:: Text segment ::
▽

# GrandLuxe Express



## VentureForth (Apr 16, 2008)

Saw the GrandLuxe in Savannah this afternoon. It'll be parked there until 1 AM or so. I took a look around (with permission from onboard staff) along the exterior. Some of the cars are in a slight state of disrepair. Also, they have a tendency to paint over previous paint instead of doing a thorough sanding and repainting job. A lot of old lettering was still quite visible behind the coach names. AMERICAN ORIENT EXPRESS was visible on the tan strip above the windows of some of the coaches where relief lettering was used instead of decal or painted letters.

Trip continues tonight Southbound. Train departs in the same direction as Northbound Amtrak routes, but will shoot due West for a day of rail travel on its way to Jackson MS.

Actually, I don't know what route it will take out of Savannah. Didn't think the tracks going West out of here were good enough for Class I...


----------



## Rail Freak (Apr 16, 2008)

VentureForth said:


> Didn't think the tracks going West out of here were good enough for Class I...


Please explain "CLASS".

Thanx


----------



## Rail Freak (Apr 16, 2008)

VentureForth said:


> Saw the GrandLuxe in Savannah this afternoon. It'll be parked there until 1 AM or so. I took a look around (with permission from onboard staff) along the exterior. Some of the cars are in a slight state of disrepair. Also, they have a tendency to paint over previous paint instead of doing a thorough sanding and repainting job. A lot of old lettering was still quite visible behind the coach names. AMERICAN ORIENT EXPRESS was visible on the tan strip above the windows of some of the coaches where relief lettering was used instead of decal or painted letters.

△

:: Records ::
▽

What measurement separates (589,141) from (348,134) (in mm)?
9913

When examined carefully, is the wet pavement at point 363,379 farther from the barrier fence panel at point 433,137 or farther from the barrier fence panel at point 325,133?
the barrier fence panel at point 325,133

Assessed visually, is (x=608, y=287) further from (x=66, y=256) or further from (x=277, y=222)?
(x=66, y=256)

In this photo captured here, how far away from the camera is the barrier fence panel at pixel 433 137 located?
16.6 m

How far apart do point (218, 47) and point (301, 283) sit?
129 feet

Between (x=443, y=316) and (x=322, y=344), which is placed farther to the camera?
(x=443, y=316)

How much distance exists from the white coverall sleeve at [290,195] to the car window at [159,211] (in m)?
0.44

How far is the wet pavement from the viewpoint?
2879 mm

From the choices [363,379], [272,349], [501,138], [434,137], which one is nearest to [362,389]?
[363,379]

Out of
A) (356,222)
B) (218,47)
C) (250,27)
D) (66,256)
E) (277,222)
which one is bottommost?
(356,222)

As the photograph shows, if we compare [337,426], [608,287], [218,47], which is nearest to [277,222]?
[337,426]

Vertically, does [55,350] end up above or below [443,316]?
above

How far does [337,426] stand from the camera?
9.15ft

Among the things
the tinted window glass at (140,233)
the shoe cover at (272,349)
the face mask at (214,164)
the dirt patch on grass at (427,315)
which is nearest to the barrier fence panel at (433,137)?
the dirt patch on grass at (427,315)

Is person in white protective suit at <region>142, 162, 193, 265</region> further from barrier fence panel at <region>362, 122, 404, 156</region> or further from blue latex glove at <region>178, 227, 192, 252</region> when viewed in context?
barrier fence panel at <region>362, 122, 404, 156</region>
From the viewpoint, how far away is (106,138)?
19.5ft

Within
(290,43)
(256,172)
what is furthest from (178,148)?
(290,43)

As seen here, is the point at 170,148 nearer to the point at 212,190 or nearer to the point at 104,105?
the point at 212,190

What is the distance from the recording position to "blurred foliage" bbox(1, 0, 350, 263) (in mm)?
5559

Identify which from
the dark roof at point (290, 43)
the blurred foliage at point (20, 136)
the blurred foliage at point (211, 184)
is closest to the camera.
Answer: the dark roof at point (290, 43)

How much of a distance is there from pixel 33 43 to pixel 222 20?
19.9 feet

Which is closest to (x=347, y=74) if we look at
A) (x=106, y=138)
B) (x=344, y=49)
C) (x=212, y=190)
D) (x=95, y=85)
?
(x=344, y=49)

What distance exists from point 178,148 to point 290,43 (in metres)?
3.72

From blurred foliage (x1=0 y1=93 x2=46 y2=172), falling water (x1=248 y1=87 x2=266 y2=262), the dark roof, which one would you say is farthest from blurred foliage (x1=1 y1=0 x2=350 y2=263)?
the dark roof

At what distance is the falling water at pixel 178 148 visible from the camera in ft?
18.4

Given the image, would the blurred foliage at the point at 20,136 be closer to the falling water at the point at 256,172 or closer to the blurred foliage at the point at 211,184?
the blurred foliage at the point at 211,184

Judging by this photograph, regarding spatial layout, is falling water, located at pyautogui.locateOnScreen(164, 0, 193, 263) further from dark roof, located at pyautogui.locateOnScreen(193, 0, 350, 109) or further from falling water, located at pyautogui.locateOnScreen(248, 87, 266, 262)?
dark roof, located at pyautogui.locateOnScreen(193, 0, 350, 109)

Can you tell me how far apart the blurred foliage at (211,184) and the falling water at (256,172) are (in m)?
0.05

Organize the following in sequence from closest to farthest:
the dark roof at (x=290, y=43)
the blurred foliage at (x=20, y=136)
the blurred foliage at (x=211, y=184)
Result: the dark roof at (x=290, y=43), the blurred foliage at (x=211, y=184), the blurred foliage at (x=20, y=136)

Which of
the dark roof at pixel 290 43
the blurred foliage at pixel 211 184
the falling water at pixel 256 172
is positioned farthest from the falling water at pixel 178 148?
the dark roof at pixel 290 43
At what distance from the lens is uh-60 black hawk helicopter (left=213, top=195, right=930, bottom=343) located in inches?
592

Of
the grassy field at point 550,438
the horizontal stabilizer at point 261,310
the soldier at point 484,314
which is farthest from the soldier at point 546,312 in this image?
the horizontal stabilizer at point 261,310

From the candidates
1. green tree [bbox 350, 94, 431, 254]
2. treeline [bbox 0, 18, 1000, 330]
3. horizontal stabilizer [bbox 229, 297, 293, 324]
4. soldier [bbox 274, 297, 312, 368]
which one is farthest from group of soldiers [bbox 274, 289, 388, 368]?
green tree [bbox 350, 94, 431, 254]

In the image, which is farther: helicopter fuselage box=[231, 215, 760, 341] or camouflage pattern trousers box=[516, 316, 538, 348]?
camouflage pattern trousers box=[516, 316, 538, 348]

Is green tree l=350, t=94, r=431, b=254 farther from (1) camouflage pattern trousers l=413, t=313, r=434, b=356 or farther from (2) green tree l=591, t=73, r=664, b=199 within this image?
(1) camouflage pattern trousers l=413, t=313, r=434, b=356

△

Continue the GrandLuxe Express forum thread from its last line.

:: Task output ::
> Trip continues tonight Southbound. Train departs in the same direction as Northbound Amtrak routes, but will shoot due West for a day of rail travel on its way to Jackson MS.
> 
> Actually, I don't know what route it will take out of Savannah. Didn't think the tracks going West out of here were good enough for Class I...


GrandLuxe?????


----------



## AlanB (Apr 16, 2008)

Grandluxe, a luxury train option that makes special trips around the US. It's a very expensive option though. Click on the word Grandluxe in the first sentence to go visit their website.


----------



## Rail Freak (Apr 16, 2008)

AlanB said:


> Grandluxe, a luxury train option that makes special trips around the US. It's a very expensive option though. Click on the word Grandluxe in the first sentence to go visit their website.




Hell, they ain't got nothin on us, do they????

:huh:


----------



## Green Maned Lion (Apr 16, 2008)

I dunno, RF. Amtrak offers a very nice product with quite a few good things about it. But I wouldn't call their trains luxury trains. I mean, they're luxurious in comfort, space, and to some extent, service. But they aren't a LUXURY product the way, say, Crystal cruises, or even many lower end cruise lines, are. Amtrak is primarily a form of transportation.

I have gone places by both overnight ferry, and container ship. I'd consider Amtrak pretty equivlent- comfortable, decent service, decent food. Nothing exquisite. Much cheaper to take the Alaska ferry from Seattle to Anchorage than to take Holland America, and all comparisons between them are pretty demonstrative, actually.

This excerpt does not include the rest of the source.